Our study represents a pioneering meta-analysis that comprehensively synthesizes the gut, respiratory tract and oral microbiota of individuals with OSA. We conducted a meta-analysis encompassing 27 studies to investigate alterations in microbiota diversity and microbiota abundance at the phylum and genus levels across various regions of the gastrointestinal oral and respiratory tract in a cohort of 2073 participants (1,381 patients with OSA and 692 controls), including 1804 adults and 321 children. We assessed the microbiota using measures such as microbial group abundance, alpha diversity, taxonomic composition alterations, and beta diversity analysis to evaluate shifts in microbiota community composition. The collected evidence demonstrated that the diversity of the microbiota of OSA patients decreased, as well h as an increase in Firmicutes and a decrease in Bacteroidetes in the intestines of OSA patients. These consistent trends provide clues for further exploring the pathogenesis of OSA and may be of reference value for the future development of OSA-related microbiota diagnostic markers or intervention targets.
The stability of microbial ecosystems is influenced by the diversity of microorganisms present. Alpha diversity serves as a widely used indicator for assessing microbial ecological dysbiosis, reflecting the relative abundance of microbial species within a given community across spatial and temporal scales. The alpha diversity indices encompass Chao1 index, ACE, Simpson index and Shannon index, each emphasizing distinct microbial characteristics. The Chao1 index, and ACE index are indicative of community richness, while the Shannon index and Simpson index reflect microbiota community homogeneity (Kim et al., 2017). The distinction between Shannon’s and Simpson’s indices lies in the fact that Simpson’s index places greater emphasis on the relative abundance among different species, whereas Shannon’s index primarily focuses on species richness (Kim et al., 2017). Gut microbiota diversity serves as a crucial health indicator, and reduced α-diversity may be deemed detrimental to the host due to the proliferation of pathogenic microorganisms (Le Chatelier et al., 2013). The meta-analysis revealed a significant decrease in the Chao 1 index, and Shannon index of gut microbiota among patients with OSA. Despite the heterogeneity observed across studies in terms of geographical region, ethnic background, and research methodology, the statistically significant disparity in α-diversity highlights that patients with OSA exhibit gut ecological dysregulation characterized by diminished phylogenetic abundance and disruption of microbiota homogeneity. This novel finding offers a fresh perspective for investigating the potential etiology of OSA. However, no statistically significant differences were observed in alpha diversity within the oral cavity and respiratory tracts of patients with OSA. This may be limited by the variation of sample types and sites and the insufficient number of included studies. Given the limited number of available studies, it is imperative to exercise caution when interpreting these findings. Beta diversity is influenced by variations in species composition across multiple samples. Our aggregated Beta diversity findings provide evidence for dissimilarities in microbiota structure between individuals with OSA and those non-OSA population.
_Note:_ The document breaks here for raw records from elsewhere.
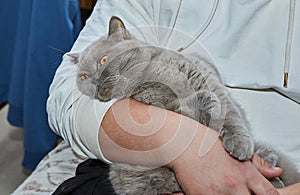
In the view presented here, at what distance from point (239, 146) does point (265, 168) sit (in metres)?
0.09

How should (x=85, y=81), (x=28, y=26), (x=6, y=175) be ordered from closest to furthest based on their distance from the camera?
(x=85, y=81) < (x=28, y=26) < (x=6, y=175)

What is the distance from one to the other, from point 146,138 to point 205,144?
10 centimetres

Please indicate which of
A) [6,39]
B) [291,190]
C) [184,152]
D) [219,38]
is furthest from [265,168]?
[6,39]

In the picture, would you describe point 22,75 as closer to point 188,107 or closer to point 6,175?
point 6,175

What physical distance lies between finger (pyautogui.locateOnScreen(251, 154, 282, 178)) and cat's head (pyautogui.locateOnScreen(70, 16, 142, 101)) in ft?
0.93

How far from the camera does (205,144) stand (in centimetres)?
80

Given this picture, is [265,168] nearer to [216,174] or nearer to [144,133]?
[216,174]

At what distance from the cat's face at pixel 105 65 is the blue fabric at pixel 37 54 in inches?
24.9

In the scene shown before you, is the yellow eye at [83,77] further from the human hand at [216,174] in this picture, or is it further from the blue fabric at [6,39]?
the blue fabric at [6,39]

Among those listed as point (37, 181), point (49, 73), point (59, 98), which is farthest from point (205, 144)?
point (49, 73)

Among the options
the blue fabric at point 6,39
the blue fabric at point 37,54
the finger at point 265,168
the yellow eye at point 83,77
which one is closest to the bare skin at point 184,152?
the finger at point 265,168

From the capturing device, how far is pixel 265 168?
841 mm

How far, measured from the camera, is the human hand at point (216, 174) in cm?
78

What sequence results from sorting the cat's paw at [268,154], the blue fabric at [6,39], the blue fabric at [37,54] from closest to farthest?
the cat's paw at [268,154]
the blue fabric at [37,54]
the blue fabric at [6,39]
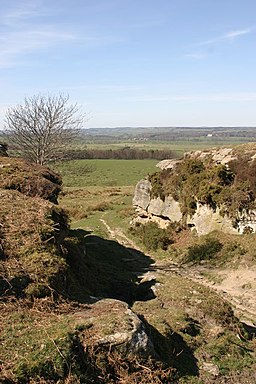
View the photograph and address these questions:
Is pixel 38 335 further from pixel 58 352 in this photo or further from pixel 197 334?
pixel 197 334

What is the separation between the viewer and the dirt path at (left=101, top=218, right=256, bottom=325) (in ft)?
51.0

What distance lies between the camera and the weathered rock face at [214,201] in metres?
22.8

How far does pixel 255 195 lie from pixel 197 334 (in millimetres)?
13002

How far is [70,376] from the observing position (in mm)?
7586

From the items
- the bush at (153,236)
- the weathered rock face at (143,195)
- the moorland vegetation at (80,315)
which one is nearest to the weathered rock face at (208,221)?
the bush at (153,236)

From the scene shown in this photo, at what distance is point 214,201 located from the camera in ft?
79.3

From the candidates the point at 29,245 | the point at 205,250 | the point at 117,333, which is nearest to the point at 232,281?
the point at 205,250

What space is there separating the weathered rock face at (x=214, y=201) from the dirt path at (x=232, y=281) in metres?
4.03

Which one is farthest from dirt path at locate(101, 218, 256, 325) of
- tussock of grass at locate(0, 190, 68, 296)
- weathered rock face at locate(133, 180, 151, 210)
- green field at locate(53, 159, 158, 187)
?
green field at locate(53, 159, 158, 187)

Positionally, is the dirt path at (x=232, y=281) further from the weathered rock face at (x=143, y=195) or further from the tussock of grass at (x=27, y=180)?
the weathered rock face at (x=143, y=195)

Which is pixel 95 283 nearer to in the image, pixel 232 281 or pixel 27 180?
pixel 27 180

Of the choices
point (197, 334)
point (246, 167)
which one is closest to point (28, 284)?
point (197, 334)

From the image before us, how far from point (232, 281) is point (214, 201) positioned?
6911 millimetres

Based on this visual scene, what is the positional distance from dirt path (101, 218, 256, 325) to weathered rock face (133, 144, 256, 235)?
403 centimetres
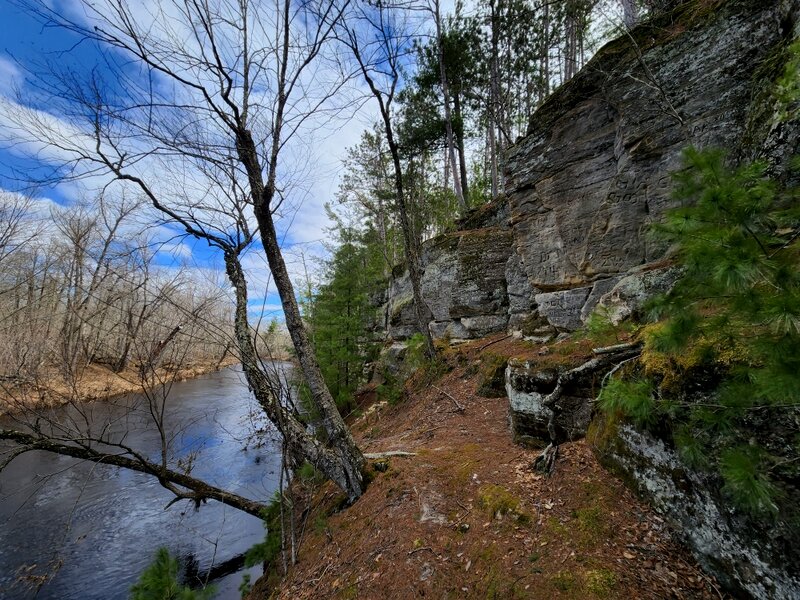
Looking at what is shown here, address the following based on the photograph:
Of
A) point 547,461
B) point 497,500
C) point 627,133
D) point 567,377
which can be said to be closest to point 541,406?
point 567,377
The gut microbiota represents a complex and diverse ecosystem, wherein the collected evidence alterations in the compositional profile of gut microbiota in individuals with OSA. Enrichment of Firmicutes at the phylum level was observed, along with an increased abundance of Lachnospira at the genus level, while a decreased relative abundance of Ruminococcaceae was noted. The gut microbiota profiles associated with OSA may exhibit intra-genus species variation, which surpasses the resolution of 16S sequencing and necessitates whole-genome metagenomic sequencing for further evaluation and identification of disease-specific biomarkers. The composition of gut microbiota may exhibit interpopulation variations, encompassing factors such as race, age, gender, obesity status, and severity of OSA (Lang and Schnabl, 2020). The collected evidence revealed distinct characteristics in both adult and pediatric OSA patients, the two populations analyzed in the subgroup analyses also yielded differing conclusions. Studies have demonstrated that pediatric OSA patients exhibit a greater number of metabolites associated with abnormal carbohydrate and amino acid metabolism compared to adult OSA patients, potentially attributable to distinct pathogenic mechanisms (Xu et al., 2018). Additionally, adult OSA appears to be more strongly linked to obesity, as evidenced by the characteristics of the studies reviewed. The acquisition of adequate relative abundance data for validation necessitates further investigations in the future.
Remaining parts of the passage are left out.